Crowdsourcing Affects Graphic Designers

Posted on 11/26/2008 by Jim Pickerell | Printable Version | Comments (2)

The microstock business was originally created by graphic designers, who thought photography was too expensive. They decided they could save money by sharing images with each other. To get more choices, they reached out to talented hobbyists and those who wanted to break into the business and told them microstock was a way to build their portfolios and get exposure. As a result, the quality and volume of the offering steadily improved.

This made designers happy. Now, they were able to get the pictures they needed for a fraction of what they previously paid. They could take on lower budget projects. They could deliver the finished product for less and still make just as much—or more—for the design portion of their work. Sometimes, they would charge their old customers the same they had always charged, or give them a slight discount, and put more money in their pockets.

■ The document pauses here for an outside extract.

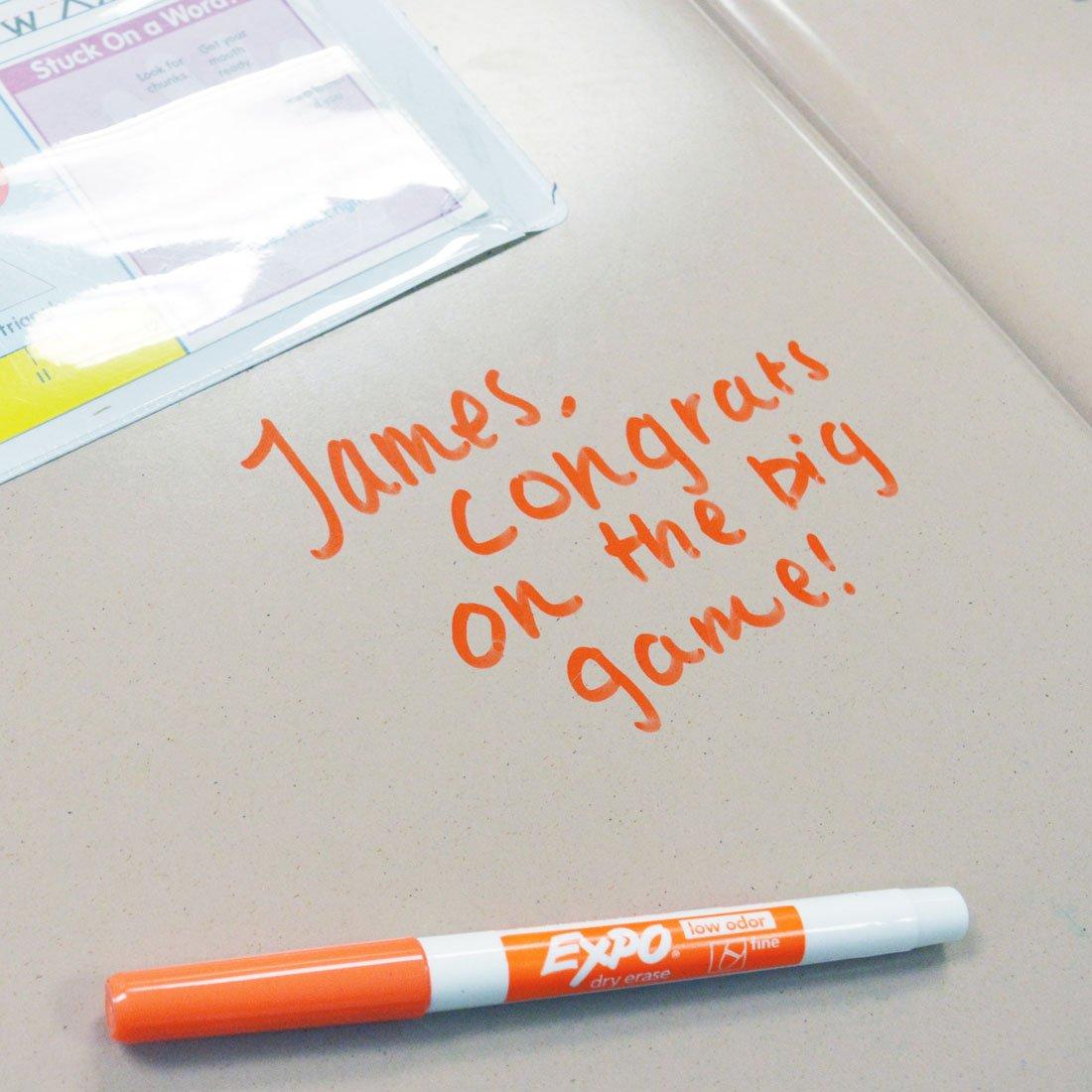 congrats-message-written-on-desk-in-orange-fine-expo.jpg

Professional photographers screamed that these low-priced offerings were stealing some of their customers. Designers did not care. Initially, designers argued that this product reached a different market that could not afford traditional photography, a market professionals had never addressed. It soon became clear that increasing numbers of the high-paying customers—those who could afford to pay more—were also using microstock. Next, designers took the position that if professional photographers could not compete, they should get out of the business.

Guess what?


Now, the same type of crowdsourcing that has hurt photographers is hurting professional graphic designers. Like photographers, designers are now complaining. They say other competent professional designers, students and those trying to build portfolios, are undercutting them by doing spec work. New sites, for example, 99designs and crowdSPRING, have set up contests where designers compete not with bids, but with final designs. Customers present brief outlines of their needs and a price they are willing to pay. Interested designers compete by offering finished designs.

Derek Powazek, founder of Pixish—which offered the same kind of contests before it folded—argued that the Web site’s users were not the same people who use graphic design shops. (Where have we heard that before?)

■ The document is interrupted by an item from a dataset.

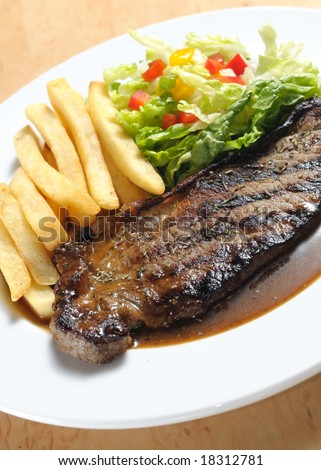 black pepper beef steak served with fries and chilled salad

When crowdSPRING launched, it asked the crowd to redesign its site for a winning prize of $5,000. There were 418 entries. A student in the Netherlands won. The other 417 designers received nothing for their efforts. One blogger commented: “The only reason this level of inefficiency is tolerated is that the designers are paying for the waste, not the client. How clever! And how depressing.”

Designers may scream, but some continue to work on a contest basis, and that leaves fewer projects for everyone else. Customers love the system, because they get to choose from a large number of completed designs, and only pay the fixed cost for the one they like best.



The American Institute of Graphic Arts believes that doing speculative work seriously compromises the quality of work that clients are entitled to and also violates a tacit long-standing ethical standard in the communication design profession worldwide. AIGA strongly discourages the practice of requesting that design work be produced and submitted on a speculative basis in order to be considered for acceptance on a project.

It is small comfort that the crowdsourcing strategy that initially benefited designers at the expense of many photographers is now hurting designers as well. A critical element in doing spec work as a means of making a living (and this goes for stock photographers as well as designers) is having some way to reasonably assess the odds of being paid for your efforts. For the professional, when it is no longer possible to make such realistic estimations of compensation for effort expended, it is time to move on to another line of work.


Copyright © 2008 Jim Pickerell. The above article may not be copied, reproduced, excerpted or distributed in any manner without written permission from the author. All requests should be submitted to Selling Stock at 10319 Westlake Drive, Suite 162, Bethesda, MD 20817, phone 301-461-7627, e-mail: wvz@fpcubgbf.pbz

Jim Pickerell is founder of www.selling-stock.com, an online newsletter that publishes daily. He is also available for personal telephone consultations on pricing and other matters related to stock photography. He occasionally acts as an expert witness on matters related to stock photography. For his current curriculum vitae go to: http://www.jimpickerell.com/Curriculum-Vitae.aspx.  

Comments

  • Jon Feingersh Posted Nov 26, 2008
    The word shadenfruede doesn't even come close to the emotions this article will unleash.

  • Fred Voetsch Posted Nov 26, 2008
    As a photographer, you just have to love this story. :-)

    As someone who has been around awhile and seen such dramatic changes in my lifetime the biggest being the DTP revolution itself, which has lead to all of these other changes, I suggest that the ultimate winners will be those who are smart enough and disciplined enough to wait out the earthquake and start rebuilding once the devastation has ceased.

    IMO, the greatest opportunities lie ahead for those who come out of this period with a clean balance sheet and a clear objective.